◆ PROVIDED DATA
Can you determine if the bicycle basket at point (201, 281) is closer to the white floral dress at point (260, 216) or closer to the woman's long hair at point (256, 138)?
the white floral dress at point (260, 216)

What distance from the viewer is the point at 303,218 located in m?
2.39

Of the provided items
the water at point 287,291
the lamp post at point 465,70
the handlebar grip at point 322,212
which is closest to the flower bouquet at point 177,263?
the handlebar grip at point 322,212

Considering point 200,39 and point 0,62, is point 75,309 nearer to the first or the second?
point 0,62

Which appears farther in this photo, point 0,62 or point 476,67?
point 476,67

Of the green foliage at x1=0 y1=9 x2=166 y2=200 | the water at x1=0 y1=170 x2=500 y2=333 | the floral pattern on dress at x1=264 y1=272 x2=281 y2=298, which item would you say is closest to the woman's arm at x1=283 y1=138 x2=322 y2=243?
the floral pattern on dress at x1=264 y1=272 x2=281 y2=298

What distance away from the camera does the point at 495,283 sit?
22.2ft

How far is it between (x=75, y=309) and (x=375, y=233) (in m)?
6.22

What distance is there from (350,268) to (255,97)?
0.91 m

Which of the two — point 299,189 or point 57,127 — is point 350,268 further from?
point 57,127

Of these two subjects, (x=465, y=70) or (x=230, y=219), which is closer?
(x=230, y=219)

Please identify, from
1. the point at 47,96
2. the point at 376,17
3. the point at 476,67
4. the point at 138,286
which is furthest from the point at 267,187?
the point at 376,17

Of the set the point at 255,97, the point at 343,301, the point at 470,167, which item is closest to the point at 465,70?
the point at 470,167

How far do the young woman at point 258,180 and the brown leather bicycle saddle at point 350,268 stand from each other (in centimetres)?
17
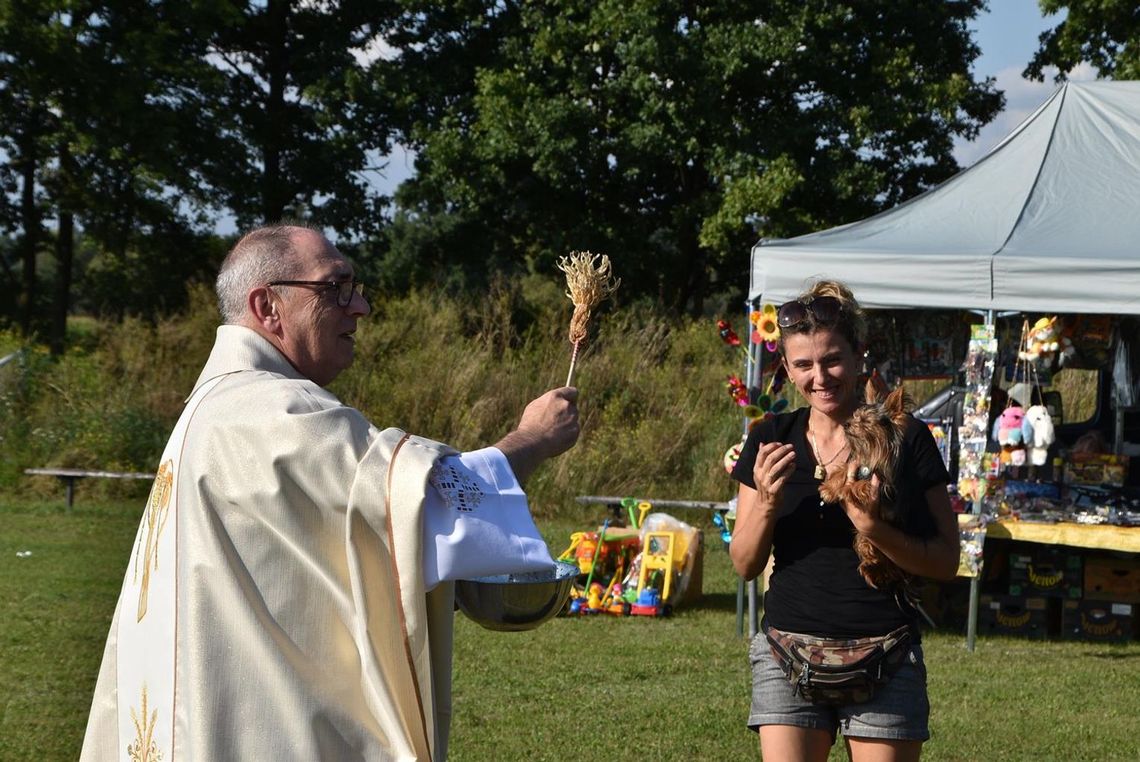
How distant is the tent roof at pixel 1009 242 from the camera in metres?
8.27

◆ WHAT IS EXPECTED
Please convert every line of the records above into a JSON list of strings, one string per line, leaving out blank lines and the pictures.

◆ SOLUTION FOR THIS PROBLEM
[
  "Can you determine if the bicycle basket at point (201, 281) is closer to the white floral dress at point (260, 216) or closer to the woman's long hair at point (256, 138)?",
  "the white floral dress at point (260, 216)",
  "What distance from the viewer is the point at 303,218 located in m?",
  "2.39",
  "Of the provided items",
  "the water at point 287,291",
  "the lamp post at point 465,70",
  "the handlebar grip at point 322,212",
  "which is closest to the flower bouquet at point 177,263?",
  "the handlebar grip at point 322,212",
  "Considering point 200,39 and point 0,62, is point 75,309 nearer to the first or the second?",
  "point 0,62",
  "Which appears farther in this photo, point 0,62 or point 476,67?",
  "point 476,67",
  "Of the green foliage at x1=0 y1=9 x2=166 y2=200 | the water at x1=0 y1=170 x2=500 y2=333 | the floral pattern on dress at x1=264 y1=272 x2=281 y2=298, which item would you say is closest to the woman's arm at x1=283 y1=138 x2=322 y2=243?",
  "the floral pattern on dress at x1=264 y1=272 x2=281 y2=298",
  "What distance away from the camera does the point at 495,283 sit?",
  "22.2ft",
  "How far is it between (x=75, y=309) and (x=375, y=233) (in m)?",
  "6.22",
  "What distance is there from (350,268) to (255,97)?",
  "0.91 m",
  "Which of the two — point 299,189 or point 57,127 — is point 350,268 further from?",
  "point 57,127",
  "Of these two subjects, (x=465, y=70) or (x=230, y=219), which is closer?",
  "(x=230, y=219)",
  "Please identify, from",
  "1. the point at 47,96",
  "2. the point at 376,17",
  "3. the point at 476,67",
  "4. the point at 138,286",
  "which is furthest from the point at 267,187?",
  "the point at 376,17",
  "Of the set the point at 255,97, the point at 343,301, the point at 470,167, which item is closest to the point at 465,70?",
  "the point at 470,167",
  "How far do the young woman at point 258,180 and the brown leather bicycle saddle at point 350,268 stand from each other (in centimetres)?",
  "17",
  "How distant is the tent roof at pixel 1009 242 from the camera in metres?",
  "8.27"
]